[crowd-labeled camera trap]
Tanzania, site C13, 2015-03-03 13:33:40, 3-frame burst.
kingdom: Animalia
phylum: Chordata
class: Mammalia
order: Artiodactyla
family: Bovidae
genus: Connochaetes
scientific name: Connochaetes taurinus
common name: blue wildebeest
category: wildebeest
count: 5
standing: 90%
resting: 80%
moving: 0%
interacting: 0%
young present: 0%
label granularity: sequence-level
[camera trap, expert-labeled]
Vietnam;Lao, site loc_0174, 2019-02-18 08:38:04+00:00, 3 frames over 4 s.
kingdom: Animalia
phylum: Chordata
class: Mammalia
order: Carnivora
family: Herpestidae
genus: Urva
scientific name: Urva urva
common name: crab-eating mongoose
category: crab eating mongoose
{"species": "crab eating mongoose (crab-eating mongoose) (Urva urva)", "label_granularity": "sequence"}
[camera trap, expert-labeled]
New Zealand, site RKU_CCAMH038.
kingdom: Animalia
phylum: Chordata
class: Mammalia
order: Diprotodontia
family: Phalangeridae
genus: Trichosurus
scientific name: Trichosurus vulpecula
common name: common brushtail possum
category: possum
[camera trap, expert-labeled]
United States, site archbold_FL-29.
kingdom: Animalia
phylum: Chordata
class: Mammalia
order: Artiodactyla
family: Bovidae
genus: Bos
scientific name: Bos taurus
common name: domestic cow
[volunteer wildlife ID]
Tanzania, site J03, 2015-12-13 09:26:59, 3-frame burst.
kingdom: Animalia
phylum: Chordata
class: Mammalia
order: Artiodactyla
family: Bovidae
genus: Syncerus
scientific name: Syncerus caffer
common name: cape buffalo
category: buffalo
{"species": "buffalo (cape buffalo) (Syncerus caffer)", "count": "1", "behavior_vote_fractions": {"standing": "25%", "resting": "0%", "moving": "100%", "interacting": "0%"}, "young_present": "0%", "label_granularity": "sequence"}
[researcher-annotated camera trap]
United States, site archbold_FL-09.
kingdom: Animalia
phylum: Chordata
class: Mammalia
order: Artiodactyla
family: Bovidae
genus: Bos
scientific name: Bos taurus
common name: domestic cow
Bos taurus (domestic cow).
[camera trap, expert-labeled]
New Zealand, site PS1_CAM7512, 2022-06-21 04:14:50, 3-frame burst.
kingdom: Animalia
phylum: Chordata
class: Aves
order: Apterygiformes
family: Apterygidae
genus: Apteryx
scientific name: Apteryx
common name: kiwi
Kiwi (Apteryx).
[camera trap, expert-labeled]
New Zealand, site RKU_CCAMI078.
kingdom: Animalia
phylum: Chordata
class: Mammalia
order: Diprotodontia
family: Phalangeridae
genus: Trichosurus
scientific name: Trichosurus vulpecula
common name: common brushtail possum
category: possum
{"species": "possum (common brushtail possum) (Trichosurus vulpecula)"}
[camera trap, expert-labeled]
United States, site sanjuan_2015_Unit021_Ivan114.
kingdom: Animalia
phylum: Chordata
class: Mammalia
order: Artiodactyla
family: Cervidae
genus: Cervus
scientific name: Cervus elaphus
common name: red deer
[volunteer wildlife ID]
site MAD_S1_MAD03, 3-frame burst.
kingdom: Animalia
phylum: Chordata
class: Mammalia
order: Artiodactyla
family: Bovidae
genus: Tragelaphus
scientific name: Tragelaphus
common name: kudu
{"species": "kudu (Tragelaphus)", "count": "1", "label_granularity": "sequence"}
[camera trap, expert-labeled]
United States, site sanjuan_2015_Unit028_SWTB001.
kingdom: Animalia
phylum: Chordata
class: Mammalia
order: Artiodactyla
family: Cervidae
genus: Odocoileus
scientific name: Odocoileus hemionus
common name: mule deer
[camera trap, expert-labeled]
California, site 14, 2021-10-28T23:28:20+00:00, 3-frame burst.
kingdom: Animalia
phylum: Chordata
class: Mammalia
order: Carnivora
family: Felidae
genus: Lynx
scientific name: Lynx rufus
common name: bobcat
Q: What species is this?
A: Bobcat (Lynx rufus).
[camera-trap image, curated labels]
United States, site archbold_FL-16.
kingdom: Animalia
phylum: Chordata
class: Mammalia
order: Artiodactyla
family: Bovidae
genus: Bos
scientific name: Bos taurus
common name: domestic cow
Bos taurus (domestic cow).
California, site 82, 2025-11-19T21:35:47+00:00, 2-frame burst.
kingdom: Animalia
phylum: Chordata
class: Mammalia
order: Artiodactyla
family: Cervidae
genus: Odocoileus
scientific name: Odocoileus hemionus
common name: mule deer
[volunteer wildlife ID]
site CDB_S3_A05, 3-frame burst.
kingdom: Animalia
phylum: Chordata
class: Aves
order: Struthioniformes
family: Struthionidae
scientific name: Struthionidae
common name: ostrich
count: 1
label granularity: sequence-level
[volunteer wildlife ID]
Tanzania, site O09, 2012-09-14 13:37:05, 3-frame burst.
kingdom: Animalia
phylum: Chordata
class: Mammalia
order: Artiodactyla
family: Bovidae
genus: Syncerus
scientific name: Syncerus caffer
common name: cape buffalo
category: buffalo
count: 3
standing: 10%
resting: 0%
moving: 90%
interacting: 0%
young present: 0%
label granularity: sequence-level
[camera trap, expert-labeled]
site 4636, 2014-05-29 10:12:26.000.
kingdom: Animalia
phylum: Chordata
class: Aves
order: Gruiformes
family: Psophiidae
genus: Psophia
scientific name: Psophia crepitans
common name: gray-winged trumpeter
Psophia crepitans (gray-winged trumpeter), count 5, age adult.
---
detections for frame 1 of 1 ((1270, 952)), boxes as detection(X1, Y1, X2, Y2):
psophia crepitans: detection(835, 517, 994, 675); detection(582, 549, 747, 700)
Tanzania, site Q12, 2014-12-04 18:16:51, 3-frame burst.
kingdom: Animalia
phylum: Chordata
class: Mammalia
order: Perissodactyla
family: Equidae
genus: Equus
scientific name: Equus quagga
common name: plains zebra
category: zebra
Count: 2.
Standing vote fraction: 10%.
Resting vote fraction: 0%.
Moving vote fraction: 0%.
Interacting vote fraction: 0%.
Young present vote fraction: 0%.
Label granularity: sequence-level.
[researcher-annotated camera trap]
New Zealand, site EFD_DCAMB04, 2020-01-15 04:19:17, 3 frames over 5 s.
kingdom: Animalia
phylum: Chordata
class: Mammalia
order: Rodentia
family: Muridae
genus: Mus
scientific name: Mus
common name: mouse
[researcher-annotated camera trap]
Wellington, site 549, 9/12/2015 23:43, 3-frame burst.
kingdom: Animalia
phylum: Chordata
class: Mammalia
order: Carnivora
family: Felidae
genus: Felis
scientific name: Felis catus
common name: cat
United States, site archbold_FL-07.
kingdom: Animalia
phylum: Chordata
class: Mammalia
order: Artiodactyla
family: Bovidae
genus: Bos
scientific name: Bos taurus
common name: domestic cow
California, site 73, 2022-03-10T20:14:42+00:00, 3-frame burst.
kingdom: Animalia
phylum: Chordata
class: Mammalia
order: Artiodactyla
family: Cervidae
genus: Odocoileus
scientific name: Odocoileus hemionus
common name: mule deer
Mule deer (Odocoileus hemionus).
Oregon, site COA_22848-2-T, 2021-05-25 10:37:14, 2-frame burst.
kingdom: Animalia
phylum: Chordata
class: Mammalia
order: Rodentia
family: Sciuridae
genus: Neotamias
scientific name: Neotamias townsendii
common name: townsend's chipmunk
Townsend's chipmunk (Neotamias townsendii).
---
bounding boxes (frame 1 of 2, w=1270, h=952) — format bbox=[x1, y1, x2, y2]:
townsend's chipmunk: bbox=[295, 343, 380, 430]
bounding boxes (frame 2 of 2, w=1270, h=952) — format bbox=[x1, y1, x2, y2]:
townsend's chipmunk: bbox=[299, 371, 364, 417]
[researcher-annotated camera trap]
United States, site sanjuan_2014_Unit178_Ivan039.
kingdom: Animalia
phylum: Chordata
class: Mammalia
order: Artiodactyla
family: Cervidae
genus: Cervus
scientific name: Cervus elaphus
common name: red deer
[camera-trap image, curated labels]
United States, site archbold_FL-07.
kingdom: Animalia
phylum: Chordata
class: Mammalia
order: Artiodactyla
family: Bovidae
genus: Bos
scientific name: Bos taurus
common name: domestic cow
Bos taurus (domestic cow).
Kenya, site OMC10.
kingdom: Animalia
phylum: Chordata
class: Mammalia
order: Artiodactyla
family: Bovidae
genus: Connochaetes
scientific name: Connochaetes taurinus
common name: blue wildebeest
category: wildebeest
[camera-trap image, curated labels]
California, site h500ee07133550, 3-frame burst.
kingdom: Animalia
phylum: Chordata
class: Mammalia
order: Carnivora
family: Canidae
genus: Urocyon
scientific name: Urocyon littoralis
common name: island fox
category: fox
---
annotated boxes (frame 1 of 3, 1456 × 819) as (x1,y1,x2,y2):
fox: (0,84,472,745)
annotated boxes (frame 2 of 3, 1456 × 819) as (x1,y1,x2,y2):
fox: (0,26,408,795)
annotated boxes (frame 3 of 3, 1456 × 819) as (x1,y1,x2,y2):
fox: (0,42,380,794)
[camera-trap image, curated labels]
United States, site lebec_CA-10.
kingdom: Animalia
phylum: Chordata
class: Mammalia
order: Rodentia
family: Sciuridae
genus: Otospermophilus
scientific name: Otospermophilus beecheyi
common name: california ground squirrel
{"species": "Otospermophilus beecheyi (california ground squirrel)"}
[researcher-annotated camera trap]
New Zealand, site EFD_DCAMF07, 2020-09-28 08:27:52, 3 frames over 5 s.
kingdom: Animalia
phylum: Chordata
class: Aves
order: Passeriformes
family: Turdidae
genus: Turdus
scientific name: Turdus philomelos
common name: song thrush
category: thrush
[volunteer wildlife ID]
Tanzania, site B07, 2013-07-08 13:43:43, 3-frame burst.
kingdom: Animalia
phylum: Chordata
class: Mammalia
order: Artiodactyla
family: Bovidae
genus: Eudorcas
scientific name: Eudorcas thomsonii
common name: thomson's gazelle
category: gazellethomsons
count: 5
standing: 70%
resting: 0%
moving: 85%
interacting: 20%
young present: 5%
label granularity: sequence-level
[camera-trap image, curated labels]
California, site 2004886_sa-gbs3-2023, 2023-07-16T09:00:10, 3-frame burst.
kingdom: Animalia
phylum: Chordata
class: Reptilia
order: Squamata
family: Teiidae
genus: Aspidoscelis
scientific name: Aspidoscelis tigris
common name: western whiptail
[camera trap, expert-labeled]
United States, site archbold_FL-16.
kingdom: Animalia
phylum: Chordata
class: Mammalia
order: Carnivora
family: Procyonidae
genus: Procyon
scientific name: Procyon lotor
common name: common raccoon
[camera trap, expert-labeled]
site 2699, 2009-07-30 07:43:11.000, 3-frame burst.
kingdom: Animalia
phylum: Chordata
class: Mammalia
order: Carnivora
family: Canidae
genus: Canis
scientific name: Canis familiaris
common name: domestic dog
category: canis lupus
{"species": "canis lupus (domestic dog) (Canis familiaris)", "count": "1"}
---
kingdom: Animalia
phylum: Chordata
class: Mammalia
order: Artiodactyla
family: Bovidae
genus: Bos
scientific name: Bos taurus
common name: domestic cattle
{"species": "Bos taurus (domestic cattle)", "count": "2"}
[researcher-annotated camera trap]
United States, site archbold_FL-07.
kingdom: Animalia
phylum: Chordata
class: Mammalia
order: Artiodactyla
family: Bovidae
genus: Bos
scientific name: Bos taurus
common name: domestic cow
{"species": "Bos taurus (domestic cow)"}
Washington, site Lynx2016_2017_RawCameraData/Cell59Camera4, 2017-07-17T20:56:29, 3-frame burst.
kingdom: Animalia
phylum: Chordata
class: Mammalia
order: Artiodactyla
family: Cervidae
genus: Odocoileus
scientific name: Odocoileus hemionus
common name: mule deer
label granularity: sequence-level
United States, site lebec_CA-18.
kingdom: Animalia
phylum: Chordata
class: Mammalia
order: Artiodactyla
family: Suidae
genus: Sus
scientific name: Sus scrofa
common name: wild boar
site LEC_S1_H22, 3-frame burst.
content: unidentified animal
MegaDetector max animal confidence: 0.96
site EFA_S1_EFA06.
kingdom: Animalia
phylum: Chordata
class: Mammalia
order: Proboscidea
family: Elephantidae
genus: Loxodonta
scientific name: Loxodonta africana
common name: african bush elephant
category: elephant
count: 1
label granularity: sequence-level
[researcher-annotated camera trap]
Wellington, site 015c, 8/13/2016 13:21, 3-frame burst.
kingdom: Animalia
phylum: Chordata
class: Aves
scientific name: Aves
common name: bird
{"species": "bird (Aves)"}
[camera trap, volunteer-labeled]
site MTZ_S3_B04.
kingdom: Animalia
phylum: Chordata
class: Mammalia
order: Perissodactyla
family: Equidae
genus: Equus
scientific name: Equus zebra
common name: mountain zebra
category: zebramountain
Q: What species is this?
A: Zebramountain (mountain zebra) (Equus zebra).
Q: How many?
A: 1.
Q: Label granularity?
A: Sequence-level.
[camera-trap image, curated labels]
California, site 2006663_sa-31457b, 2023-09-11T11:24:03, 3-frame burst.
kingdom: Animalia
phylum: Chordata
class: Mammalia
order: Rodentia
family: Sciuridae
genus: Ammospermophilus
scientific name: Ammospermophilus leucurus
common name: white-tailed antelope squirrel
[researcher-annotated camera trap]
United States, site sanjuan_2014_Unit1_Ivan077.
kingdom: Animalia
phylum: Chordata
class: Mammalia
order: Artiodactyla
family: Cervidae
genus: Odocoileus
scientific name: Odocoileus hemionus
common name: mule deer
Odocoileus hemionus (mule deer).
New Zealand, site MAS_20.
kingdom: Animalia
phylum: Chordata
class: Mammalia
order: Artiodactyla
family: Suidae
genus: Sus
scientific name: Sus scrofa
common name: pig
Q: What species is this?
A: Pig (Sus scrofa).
____________________
WHAT YOU HAVE TO DO - What lines of the preceding data include the string "mongoose"? Pull them out.

TASK RESULT -
common name: crab-eating mongoose
category: crab eating mongoose
{"species": "crab eating mongoose (crab-eating mongoose) (Urva urva)", "label_granularity": "sequence"}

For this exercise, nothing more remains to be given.